March, 2023: For the first time I acquiesced.
I got on a plane and actually agreed to a gentleman’s offer to put my bag in the overhead compartment. It didn’t kill me. I was grateful.
This is a very big deal in my opinion. I’ve helped others in the past and it felt good. I’m trying to be more compassionate with myself and the onset of needing help. And I am smart enough to know that my white hair and wrinkles are a pretty clear tip off of advancing age. It’s just funny how these things creep up. Subtly. And suddenly too, it seems.
Of course, I try to hide decline. It is an embarrassment, but I’m trying to shrug it all off by saying, “Why bother being embarrassed?” As Buddhism teaches me, life is impermanent. So why am I surprised by changes in me?
I took a senior Tai Chi class and it felt good to be with people going through the same process … and laughing about it together.
Did I think I would be exempt from decline? No. I think I just wanted a few more years of the old Kathy (Not the “old” one!). The truth is, there is not just ONE Kathy. We go through stages.
Not a day goes by that I’m not grateful for Social Security (thank you FDR) and Medicare (thank you LBJ) and my union (PEF — AFL-CIO) and my New York state pension and health assistance.
Here’s the thing: Enforced change requires change! I should choose to cooperate and even be somewhat graceful about it! I am, after all, alive! But it’s hard! And we often LIKED the life we had before aging showed up.

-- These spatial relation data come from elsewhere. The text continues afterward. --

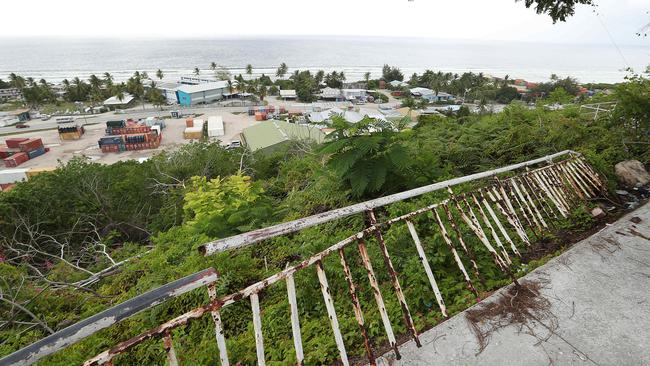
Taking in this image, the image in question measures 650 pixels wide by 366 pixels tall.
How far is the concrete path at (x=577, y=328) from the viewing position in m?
2.29

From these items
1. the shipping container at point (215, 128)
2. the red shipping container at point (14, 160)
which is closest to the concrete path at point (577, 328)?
the shipping container at point (215, 128)

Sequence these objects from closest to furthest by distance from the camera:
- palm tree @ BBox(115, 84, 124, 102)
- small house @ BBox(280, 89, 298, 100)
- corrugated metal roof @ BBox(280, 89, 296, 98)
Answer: palm tree @ BBox(115, 84, 124, 102), small house @ BBox(280, 89, 298, 100), corrugated metal roof @ BBox(280, 89, 296, 98)

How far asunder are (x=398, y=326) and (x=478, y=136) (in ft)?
21.2

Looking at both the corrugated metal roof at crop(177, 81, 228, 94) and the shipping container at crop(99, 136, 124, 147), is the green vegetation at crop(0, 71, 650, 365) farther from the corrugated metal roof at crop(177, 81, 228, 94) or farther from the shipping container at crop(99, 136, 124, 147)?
the corrugated metal roof at crop(177, 81, 228, 94)

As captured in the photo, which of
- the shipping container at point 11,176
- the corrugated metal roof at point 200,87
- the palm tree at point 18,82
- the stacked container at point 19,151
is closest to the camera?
the shipping container at point 11,176

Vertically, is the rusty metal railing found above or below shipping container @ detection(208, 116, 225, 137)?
above

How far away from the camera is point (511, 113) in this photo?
32.1 ft

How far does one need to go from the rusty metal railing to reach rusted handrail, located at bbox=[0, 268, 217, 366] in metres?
0.15

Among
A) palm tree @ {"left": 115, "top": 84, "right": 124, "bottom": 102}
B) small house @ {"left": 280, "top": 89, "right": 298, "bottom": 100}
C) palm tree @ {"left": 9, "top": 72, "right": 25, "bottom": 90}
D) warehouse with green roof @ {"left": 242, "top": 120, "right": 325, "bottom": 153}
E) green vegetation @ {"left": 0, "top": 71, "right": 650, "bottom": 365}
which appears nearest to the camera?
green vegetation @ {"left": 0, "top": 71, "right": 650, "bottom": 365}

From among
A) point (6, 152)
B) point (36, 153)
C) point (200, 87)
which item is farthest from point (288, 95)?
point (6, 152)

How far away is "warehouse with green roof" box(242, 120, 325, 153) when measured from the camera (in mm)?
25406

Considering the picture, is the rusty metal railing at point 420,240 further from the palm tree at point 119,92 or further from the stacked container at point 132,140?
the palm tree at point 119,92

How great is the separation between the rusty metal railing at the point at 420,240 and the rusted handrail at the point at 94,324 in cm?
15

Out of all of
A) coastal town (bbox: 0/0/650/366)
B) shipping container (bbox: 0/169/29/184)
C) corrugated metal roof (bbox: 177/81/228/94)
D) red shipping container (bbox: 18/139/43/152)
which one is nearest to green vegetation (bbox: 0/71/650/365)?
coastal town (bbox: 0/0/650/366)
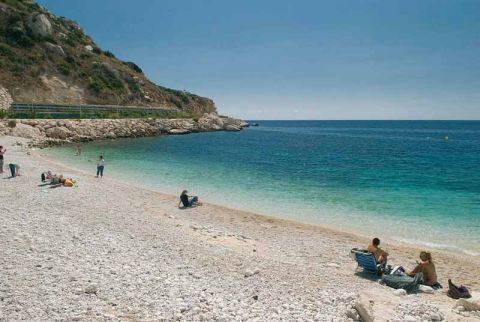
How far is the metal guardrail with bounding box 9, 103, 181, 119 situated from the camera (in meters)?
60.0

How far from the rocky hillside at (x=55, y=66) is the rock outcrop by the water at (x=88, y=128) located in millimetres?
12864

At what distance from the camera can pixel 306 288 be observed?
31.4 feet

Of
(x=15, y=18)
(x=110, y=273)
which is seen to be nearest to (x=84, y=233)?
(x=110, y=273)

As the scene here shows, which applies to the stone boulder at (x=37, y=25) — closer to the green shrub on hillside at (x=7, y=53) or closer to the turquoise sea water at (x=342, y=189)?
the green shrub on hillside at (x=7, y=53)

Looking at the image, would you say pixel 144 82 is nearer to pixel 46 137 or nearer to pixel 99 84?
pixel 99 84

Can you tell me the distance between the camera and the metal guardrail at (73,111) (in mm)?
59969

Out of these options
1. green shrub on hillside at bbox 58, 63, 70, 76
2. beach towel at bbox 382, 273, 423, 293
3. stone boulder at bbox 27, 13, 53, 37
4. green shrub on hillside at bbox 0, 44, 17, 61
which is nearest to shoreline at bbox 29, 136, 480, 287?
beach towel at bbox 382, 273, 423, 293

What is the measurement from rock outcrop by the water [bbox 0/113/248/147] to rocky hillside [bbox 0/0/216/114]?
1286 centimetres

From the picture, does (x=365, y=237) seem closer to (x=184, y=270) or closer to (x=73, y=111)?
(x=184, y=270)

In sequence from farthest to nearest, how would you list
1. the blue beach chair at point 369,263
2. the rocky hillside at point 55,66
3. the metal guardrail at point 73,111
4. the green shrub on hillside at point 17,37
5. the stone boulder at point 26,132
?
the green shrub on hillside at point 17,37
the rocky hillside at point 55,66
the metal guardrail at point 73,111
the stone boulder at point 26,132
the blue beach chair at point 369,263

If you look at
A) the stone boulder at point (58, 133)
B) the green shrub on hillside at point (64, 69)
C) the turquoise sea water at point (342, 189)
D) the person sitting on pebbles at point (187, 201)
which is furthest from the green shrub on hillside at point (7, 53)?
the person sitting on pebbles at point (187, 201)

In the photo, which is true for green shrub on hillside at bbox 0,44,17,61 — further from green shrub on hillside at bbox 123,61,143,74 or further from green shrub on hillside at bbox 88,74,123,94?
green shrub on hillside at bbox 123,61,143,74

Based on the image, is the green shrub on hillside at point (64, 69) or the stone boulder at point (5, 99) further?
the green shrub on hillside at point (64, 69)

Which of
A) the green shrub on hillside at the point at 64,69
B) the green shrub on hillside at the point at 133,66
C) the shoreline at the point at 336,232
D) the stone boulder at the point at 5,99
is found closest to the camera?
the shoreline at the point at 336,232
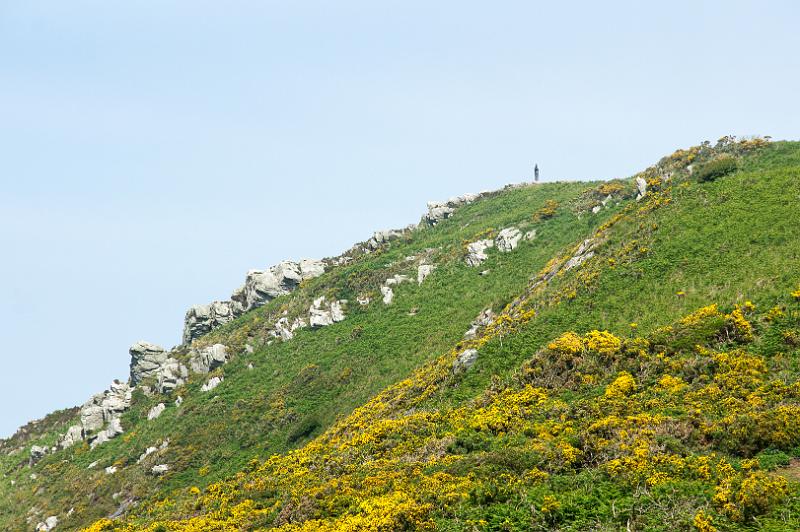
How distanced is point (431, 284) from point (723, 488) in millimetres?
45072

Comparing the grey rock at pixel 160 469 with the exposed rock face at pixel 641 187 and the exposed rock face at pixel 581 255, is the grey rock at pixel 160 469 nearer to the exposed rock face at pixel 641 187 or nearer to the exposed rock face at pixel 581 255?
the exposed rock face at pixel 581 255

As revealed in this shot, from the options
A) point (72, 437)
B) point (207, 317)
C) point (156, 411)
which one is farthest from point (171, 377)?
point (207, 317)

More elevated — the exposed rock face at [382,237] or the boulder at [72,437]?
the exposed rock face at [382,237]

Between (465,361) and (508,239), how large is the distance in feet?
104

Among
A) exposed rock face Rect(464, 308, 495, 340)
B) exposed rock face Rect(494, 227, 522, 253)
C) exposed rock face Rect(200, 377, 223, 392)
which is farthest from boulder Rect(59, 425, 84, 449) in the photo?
exposed rock face Rect(494, 227, 522, 253)

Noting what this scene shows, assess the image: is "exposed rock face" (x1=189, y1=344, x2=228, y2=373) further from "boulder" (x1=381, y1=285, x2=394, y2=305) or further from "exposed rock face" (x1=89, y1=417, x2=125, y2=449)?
"boulder" (x1=381, y1=285, x2=394, y2=305)

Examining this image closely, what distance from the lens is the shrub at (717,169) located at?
44781 mm

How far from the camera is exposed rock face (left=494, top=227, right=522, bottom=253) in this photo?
207 ft

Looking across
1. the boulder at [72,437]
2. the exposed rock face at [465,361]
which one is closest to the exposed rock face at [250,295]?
the boulder at [72,437]

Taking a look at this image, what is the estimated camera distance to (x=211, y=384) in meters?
57.4

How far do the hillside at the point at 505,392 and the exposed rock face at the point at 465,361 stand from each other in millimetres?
210

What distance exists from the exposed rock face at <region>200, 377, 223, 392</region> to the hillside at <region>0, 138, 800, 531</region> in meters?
0.22

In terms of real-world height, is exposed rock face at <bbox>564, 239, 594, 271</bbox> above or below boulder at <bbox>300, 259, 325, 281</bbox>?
below

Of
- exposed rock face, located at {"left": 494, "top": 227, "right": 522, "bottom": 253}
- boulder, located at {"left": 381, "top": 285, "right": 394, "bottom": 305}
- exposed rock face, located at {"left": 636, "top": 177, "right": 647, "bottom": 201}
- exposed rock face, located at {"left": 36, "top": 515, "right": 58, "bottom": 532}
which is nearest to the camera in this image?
exposed rock face, located at {"left": 36, "top": 515, "right": 58, "bottom": 532}
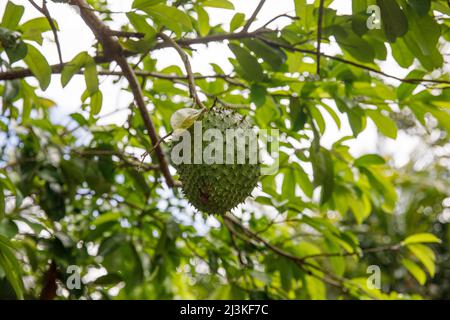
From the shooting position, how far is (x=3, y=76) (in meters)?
1.81

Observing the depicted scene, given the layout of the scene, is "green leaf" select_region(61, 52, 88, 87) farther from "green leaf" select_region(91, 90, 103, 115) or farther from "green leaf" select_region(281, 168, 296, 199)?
"green leaf" select_region(281, 168, 296, 199)

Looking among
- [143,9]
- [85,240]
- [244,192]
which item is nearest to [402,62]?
[244,192]

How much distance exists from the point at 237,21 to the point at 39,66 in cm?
67

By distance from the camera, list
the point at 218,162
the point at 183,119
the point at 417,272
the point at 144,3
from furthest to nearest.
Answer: the point at 417,272
the point at 144,3
the point at 218,162
the point at 183,119

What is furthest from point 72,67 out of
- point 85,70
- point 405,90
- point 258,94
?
point 405,90

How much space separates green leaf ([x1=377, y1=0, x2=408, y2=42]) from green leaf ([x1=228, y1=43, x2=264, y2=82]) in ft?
1.55

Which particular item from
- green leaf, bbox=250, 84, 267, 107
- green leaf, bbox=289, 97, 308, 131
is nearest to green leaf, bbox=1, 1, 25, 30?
green leaf, bbox=250, 84, 267, 107

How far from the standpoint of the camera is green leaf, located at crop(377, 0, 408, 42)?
4.87ft

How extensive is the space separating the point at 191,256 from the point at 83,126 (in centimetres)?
79

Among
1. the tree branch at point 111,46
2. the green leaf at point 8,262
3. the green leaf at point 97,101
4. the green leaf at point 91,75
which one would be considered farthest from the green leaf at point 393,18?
the green leaf at point 8,262

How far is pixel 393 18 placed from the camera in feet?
4.91

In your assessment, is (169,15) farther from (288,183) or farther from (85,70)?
(288,183)

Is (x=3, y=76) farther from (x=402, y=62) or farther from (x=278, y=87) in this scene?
(x=402, y=62)

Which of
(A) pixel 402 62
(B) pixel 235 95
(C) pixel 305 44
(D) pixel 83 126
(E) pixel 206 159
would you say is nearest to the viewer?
(E) pixel 206 159
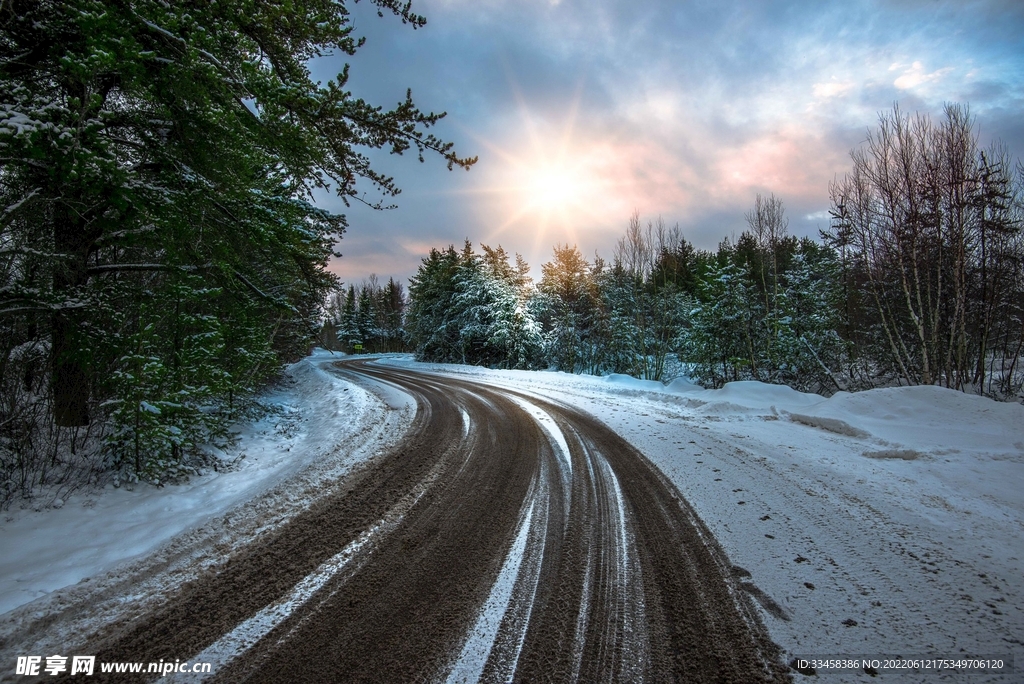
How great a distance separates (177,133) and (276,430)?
4.88m

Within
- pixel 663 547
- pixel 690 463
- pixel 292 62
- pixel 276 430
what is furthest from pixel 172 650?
pixel 292 62

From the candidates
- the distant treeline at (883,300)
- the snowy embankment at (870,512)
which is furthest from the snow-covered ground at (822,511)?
the distant treeline at (883,300)

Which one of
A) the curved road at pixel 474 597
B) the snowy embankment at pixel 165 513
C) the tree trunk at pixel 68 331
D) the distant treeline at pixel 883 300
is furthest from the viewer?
the distant treeline at pixel 883 300

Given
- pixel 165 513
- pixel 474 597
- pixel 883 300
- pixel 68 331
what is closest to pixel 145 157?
pixel 68 331

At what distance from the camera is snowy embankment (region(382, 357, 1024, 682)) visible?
2076 millimetres

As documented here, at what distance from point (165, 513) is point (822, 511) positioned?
6199 millimetres

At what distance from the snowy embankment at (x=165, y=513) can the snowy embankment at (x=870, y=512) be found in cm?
411

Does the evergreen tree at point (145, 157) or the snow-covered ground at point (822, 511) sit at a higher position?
the evergreen tree at point (145, 157)

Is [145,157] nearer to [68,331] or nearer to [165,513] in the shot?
[68,331]

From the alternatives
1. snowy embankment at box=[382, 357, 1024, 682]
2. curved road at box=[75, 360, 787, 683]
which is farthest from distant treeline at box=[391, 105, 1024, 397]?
curved road at box=[75, 360, 787, 683]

I can cognitively understand what is happening to me but I’m really accustomed to the activities I’ve done since I retired 17 years ago. I love planning adventures and visits to the kids. But now the adventures have become less adventuresome. And they are much, much harder to plan.
Now everything is done electronically and that is just so very hard for me! I know there are probably many, many 80-year-olds who do not have trouble with this, and this even makes me madder! When I did the Tour du Mt. Blanc 30 years ago, I bought an airline ticket over the phone! And we needed no lodging reservations at all! We just went. With our backpacks. There were so few people doing what I was doing then, it was easy. (Not the hiking, but the logistics!). Now the hardest part of travel is not the footwork. It is the planning. Impermanence has changed all this.
As I started saying about dealing with aging, I need to find my own path to staying useful in this world, but also re-evaluating that path regularly.
Sure! I’ll put that on my calendar! Not the calendar on phone or computer, either; the paper one with all the marked out stuff.
I should be downsizing. Cleaning out. I’m picturing myself as an old tyrant stomping my feet and professing, “I don’t WANT to leave my trees and birds and foxes — nor the hazards of steep steps and icy rocks.
It is, I realize, unfair of me. I know that it is not loving to leave my kids with a mess. I know that cognitively, but the little tyrant rants on.
In the same way that I found gratitude and acceptance with my carryon on the plane, that same acceptance will show up. I’m sure of it. When? I don’t know … yet.